I have no gift of prophecy. Or I only have gifts of prophecy for that particular Rolling Stone story; I wish I knew what the stock market was going to do. But a textual analysis [shows] the event was not biologically possible. A glass table breaks and a bunch of guys are raping a young woman on broken glass? Everyone would be in the hospital with serious blood loss.
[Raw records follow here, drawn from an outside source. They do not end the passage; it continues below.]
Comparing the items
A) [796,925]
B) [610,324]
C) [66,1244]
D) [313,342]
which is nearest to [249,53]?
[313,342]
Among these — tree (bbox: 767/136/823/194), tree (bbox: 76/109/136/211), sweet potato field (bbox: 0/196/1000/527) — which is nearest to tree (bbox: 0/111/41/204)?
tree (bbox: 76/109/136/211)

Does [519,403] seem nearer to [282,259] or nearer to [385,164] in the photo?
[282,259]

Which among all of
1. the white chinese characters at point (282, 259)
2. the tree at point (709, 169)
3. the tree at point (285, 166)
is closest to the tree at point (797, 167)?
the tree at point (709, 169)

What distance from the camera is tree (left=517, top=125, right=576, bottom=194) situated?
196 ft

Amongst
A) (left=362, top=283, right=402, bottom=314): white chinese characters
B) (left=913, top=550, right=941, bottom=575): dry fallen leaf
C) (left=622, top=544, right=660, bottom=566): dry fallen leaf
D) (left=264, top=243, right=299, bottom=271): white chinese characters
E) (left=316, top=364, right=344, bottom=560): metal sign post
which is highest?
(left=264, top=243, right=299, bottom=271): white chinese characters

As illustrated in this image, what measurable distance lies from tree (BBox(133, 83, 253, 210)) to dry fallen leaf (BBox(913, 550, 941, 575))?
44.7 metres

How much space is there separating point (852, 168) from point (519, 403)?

She would have been in a life-threatening situation, and it describes her getting up and walking downstairs and no one noticed. I mean, if you've ever broken a wine glass and tried to gingerly pick it up, you always cut yourself, and it hurts, and it bleeds a lot.

And then every quote was "Jackie said her friend said." Every assertion about what happened came from Jackie.

Unlike the vast majority of these cases, this one has been definitively disproven.

But to get back to the idea that only 2–10 percent [of rape accusations] are false, the chief of police in Charlottesville, when they investigated the case, had this press conference and was like, "There's no evidence any of it happened," but "we're not closing this case. We're not calling this a false thing. Maybe some new evidence will come out." He said, "We don't want to discourage other survivors from coming forward." So this case is not [counted] in any statistic as an unfounded case.

This topic is a hard thing to write about because it's so emotional. The crimes are horrible when they happen, and the deprivation of justice is painful to watch. How does it make you feel to be on this beat?

When I was doing the initial drinking story, everyone I knew said, "Don't write about it. It's a third rail." And I remember thinking, "I didn't get into journalism to be intimidated about writing about difficult issues."

There are a lot of concerns and interests of mine that come together in this story: abuse of power, junk science, fundamental fairness. Young women—it's mostly young women, but of course men can be victims, too—do get sexually assaulted, but we undermine the effort to properly identify and punish those wrongdoers by casting the net too wide.

I open this Atlantic series with a harrowing account of a young man named Kojo Bonsu, who was falsely accused of sexual assault. He was ultimately cleared, but again, he was in a state of physical and mental collapse. He got his life back on track, but when you capture someone like that in a system, and the system doesn't see that as an error, you've got something that is not helping victims. It's destroying innocent people.